Some people say that Bruce Nauman is the most influential American artist since Andy Warhol. Today, there's hardly a tyro's installation or video or ad hoc sculpture that can't be traced back to something Nauman made in the 1960s or '70s. Bruce Nauman's neon installation Violins Violence Silence from 1981-1982 sold last night for $4,002,500 with premium. The neon twists and turns the English language with a sense of humor and aggression that forces the viewer to contemplate the visual possibilities of words. This optically engaging and intellectually provocative work is confrontational with its illuminating radiance and at the same time contemplative and seductive.
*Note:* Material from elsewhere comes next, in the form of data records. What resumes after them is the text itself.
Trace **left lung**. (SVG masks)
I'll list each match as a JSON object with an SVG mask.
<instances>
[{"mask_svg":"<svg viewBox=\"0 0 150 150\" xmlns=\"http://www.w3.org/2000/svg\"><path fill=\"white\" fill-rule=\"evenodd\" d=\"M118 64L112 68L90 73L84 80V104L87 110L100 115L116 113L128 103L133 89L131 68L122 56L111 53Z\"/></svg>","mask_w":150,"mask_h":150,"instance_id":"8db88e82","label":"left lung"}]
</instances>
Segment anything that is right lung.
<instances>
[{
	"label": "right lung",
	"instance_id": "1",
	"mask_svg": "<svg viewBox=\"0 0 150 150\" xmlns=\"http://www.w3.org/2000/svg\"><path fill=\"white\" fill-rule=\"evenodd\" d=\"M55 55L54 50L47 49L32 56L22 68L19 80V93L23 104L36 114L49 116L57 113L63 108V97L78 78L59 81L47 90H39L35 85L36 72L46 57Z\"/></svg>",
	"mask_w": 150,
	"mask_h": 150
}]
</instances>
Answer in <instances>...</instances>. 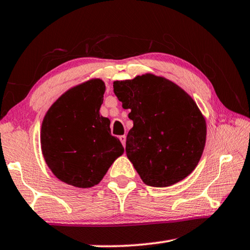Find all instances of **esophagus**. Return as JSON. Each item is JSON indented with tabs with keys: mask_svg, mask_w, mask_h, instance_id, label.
I'll list each match as a JSON object with an SVG mask.
<instances>
[{
	"mask_svg": "<svg viewBox=\"0 0 250 250\" xmlns=\"http://www.w3.org/2000/svg\"><path fill=\"white\" fill-rule=\"evenodd\" d=\"M119 139H120V141H121V143H122V146H125V140H126L125 135H120Z\"/></svg>",
	"mask_w": 250,
	"mask_h": 250,
	"instance_id": "obj_1",
	"label": "esophagus"
}]
</instances>
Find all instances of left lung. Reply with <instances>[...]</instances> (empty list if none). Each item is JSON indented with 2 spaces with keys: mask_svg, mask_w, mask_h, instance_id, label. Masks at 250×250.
Segmentation results:
<instances>
[{
  "mask_svg": "<svg viewBox=\"0 0 250 250\" xmlns=\"http://www.w3.org/2000/svg\"><path fill=\"white\" fill-rule=\"evenodd\" d=\"M130 109L132 129L125 153L146 185L166 188L184 180L200 162L206 121L195 101L171 80L152 74L113 82Z\"/></svg>",
  "mask_w": 250,
  "mask_h": 250,
  "instance_id": "1",
  "label": "left lung"
}]
</instances>
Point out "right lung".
I'll return each instance as SVG.
<instances>
[{
	"instance_id": "right-lung-1",
	"label": "right lung",
	"mask_w": 250,
	"mask_h": 250,
	"mask_svg": "<svg viewBox=\"0 0 250 250\" xmlns=\"http://www.w3.org/2000/svg\"><path fill=\"white\" fill-rule=\"evenodd\" d=\"M105 86L99 78L62 94L44 117L42 153L58 180L76 188L95 186L117 158L120 140L110 133V120L99 113Z\"/></svg>"
}]
</instances>
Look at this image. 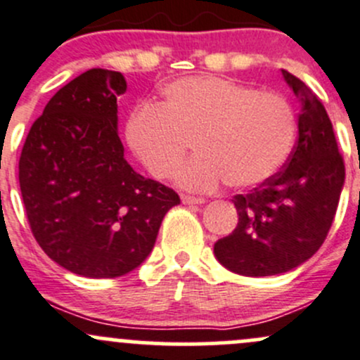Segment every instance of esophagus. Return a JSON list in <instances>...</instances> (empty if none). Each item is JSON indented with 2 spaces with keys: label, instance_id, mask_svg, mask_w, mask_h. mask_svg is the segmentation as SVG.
<instances>
[{
  "label": "esophagus",
  "instance_id": "obj_1",
  "mask_svg": "<svg viewBox=\"0 0 360 360\" xmlns=\"http://www.w3.org/2000/svg\"><path fill=\"white\" fill-rule=\"evenodd\" d=\"M181 200H183V203H186V205H202V203H205V200L200 198V196H191V195H183L181 196Z\"/></svg>",
  "mask_w": 360,
  "mask_h": 360
}]
</instances>
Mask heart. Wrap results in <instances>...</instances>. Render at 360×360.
Here are the masks:
<instances>
[{"label": "heart", "instance_id": "1", "mask_svg": "<svg viewBox=\"0 0 360 360\" xmlns=\"http://www.w3.org/2000/svg\"><path fill=\"white\" fill-rule=\"evenodd\" d=\"M295 136L285 96L214 75L172 82L158 107L136 108L127 122L132 151L158 179L172 176L195 141L198 155L176 174L191 191L266 183L290 157Z\"/></svg>", "mask_w": 360, "mask_h": 360}]
</instances>
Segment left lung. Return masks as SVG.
<instances>
[{"instance_id": "1", "label": "left lung", "mask_w": 360, "mask_h": 360, "mask_svg": "<svg viewBox=\"0 0 360 360\" xmlns=\"http://www.w3.org/2000/svg\"><path fill=\"white\" fill-rule=\"evenodd\" d=\"M283 77L304 105L297 143L269 181L234 196L238 226L214 245L219 262L241 276L281 274L310 259L330 233L345 183L326 108L300 79L288 70Z\"/></svg>"}]
</instances>
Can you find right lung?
I'll use <instances>...</instances> for the list:
<instances>
[{
    "label": "right lung",
    "instance_id": "add662e5",
    "mask_svg": "<svg viewBox=\"0 0 360 360\" xmlns=\"http://www.w3.org/2000/svg\"><path fill=\"white\" fill-rule=\"evenodd\" d=\"M120 72L91 69L48 101L30 127L18 183L34 238L51 260L84 278H117L150 255L172 188L136 172L117 134Z\"/></svg>",
    "mask_w": 360,
    "mask_h": 360
}]
</instances>
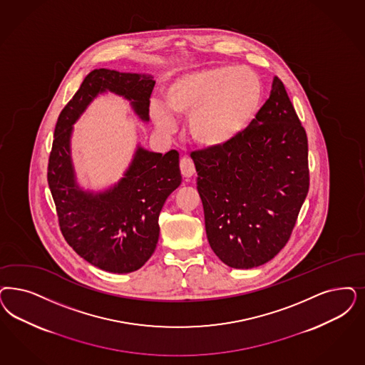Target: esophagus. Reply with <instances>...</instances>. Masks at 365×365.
I'll list each match as a JSON object with an SVG mask.
<instances>
[{
    "mask_svg": "<svg viewBox=\"0 0 365 365\" xmlns=\"http://www.w3.org/2000/svg\"><path fill=\"white\" fill-rule=\"evenodd\" d=\"M180 171H182L183 178H191V176L194 175L195 167H194V163H192V160L190 158H183L180 160Z\"/></svg>",
    "mask_w": 365,
    "mask_h": 365,
    "instance_id": "1",
    "label": "esophagus"
}]
</instances>
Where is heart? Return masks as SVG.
<instances>
[{
  "label": "heart",
  "mask_w": 365,
  "mask_h": 365,
  "mask_svg": "<svg viewBox=\"0 0 365 365\" xmlns=\"http://www.w3.org/2000/svg\"><path fill=\"white\" fill-rule=\"evenodd\" d=\"M167 110L152 109L155 125L162 132L175 130V115L189 117V133L203 148L230 144L250 126L262 102L259 76L247 67L215 66L176 76L164 88Z\"/></svg>",
  "instance_id": "obj_1"
}]
</instances>
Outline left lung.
Wrapping results in <instances>:
<instances>
[{
	"mask_svg": "<svg viewBox=\"0 0 365 365\" xmlns=\"http://www.w3.org/2000/svg\"><path fill=\"white\" fill-rule=\"evenodd\" d=\"M307 138L282 81L250 126L221 148L194 152L205 227L218 259L263 265L289 241L309 191Z\"/></svg>",
	"mask_w": 365,
	"mask_h": 365,
	"instance_id": "obj_1",
	"label": "left lung"
}]
</instances>
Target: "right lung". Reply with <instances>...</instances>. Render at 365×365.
Wrapping results in <instances>:
<instances>
[{"label":"right lung","mask_w":365,"mask_h":365,"mask_svg":"<svg viewBox=\"0 0 365 365\" xmlns=\"http://www.w3.org/2000/svg\"><path fill=\"white\" fill-rule=\"evenodd\" d=\"M153 76L115 70H93L64 106L53 132L48 186L64 239L90 264L113 274L138 271L155 252L159 214L182 182L179 153H159L138 143L123 178L105 189L79 183L71 155L74 124L100 96L113 93L138 120L150 121Z\"/></svg>","instance_id":"obj_1"}]
</instances>
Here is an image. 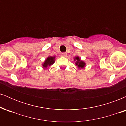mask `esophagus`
<instances>
[{
    "mask_svg": "<svg viewBox=\"0 0 126 126\" xmlns=\"http://www.w3.org/2000/svg\"><path fill=\"white\" fill-rule=\"evenodd\" d=\"M66 55H67V54H66V53H62V56H63V57H66Z\"/></svg>",
    "mask_w": 126,
    "mask_h": 126,
    "instance_id": "1",
    "label": "esophagus"
}]
</instances>
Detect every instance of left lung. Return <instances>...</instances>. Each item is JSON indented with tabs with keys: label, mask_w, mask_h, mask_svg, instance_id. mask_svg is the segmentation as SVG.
I'll return each mask as SVG.
<instances>
[{
	"label": "left lung",
	"mask_w": 126,
	"mask_h": 126,
	"mask_svg": "<svg viewBox=\"0 0 126 126\" xmlns=\"http://www.w3.org/2000/svg\"><path fill=\"white\" fill-rule=\"evenodd\" d=\"M74 60L76 61L75 64L78 66V67L79 68V69H83V68H84L85 67L86 63H85L83 61L80 60V58H79V57H78V56L75 57Z\"/></svg>",
	"instance_id": "left-lung-1"
}]
</instances>
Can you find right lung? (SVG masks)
I'll return each mask as SVG.
<instances>
[{"label":"right lung","instance_id":"1","mask_svg":"<svg viewBox=\"0 0 126 126\" xmlns=\"http://www.w3.org/2000/svg\"><path fill=\"white\" fill-rule=\"evenodd\" d=\"M54 62H55V56H53V57H52V56H49V57H48L46 59V60L44 61V63L42 64V66H43V67L44 69H46V68L48 67V66H51Z\"/></svg>","mask_w":126,"mask_h":126}]
</instances>
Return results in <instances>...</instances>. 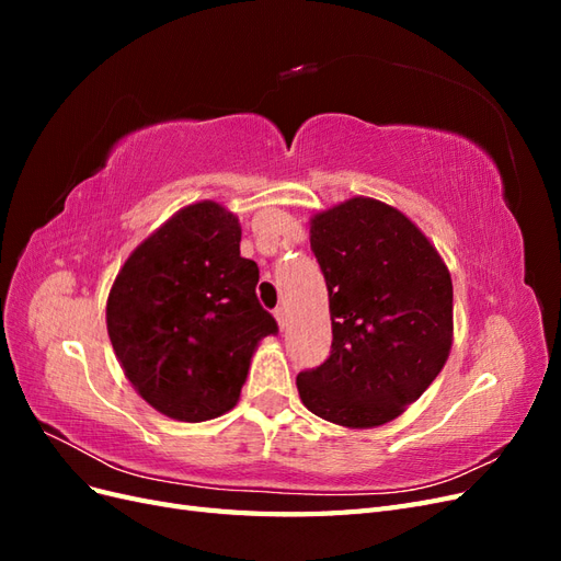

The inclusion of words would imply a degree of clarity; however, Nauman manipulates the words and sentences in his neon pieces to create tension and to challenge our understanding of the message. Clearly influenced by his conceptual and minimalist predecessors, Bruce Nauman's neon signs by their very nature are meant to draw in our attention; however once they have it, his undermines it with great genius. Neon is one medium that serves as a platform for Nauman's formal, linguistic and humorous investigations. Nauman, and other artists working with language, borrowed the format and type face of commercial signs from streets and advertising venues and brought them into galleries and museum spaces. People tend to ignore or pass by signs on the street, yet in an art space, they are elevated to high art. The significance of the artist's neon series is conceptual, dependent more on the message than on the craftsmanship or fabrication of the work itself. Text art proliferated in the 1960s and 1970s particularly with pop artists such as Ed Ruscha, who like Nauman, focused on the meaning in combinations of words and their effect on the viewer. Nauman's first explorations in this genre were word games in which he rearranged words and letters to create new expressions – blurring the lines between language and meaning.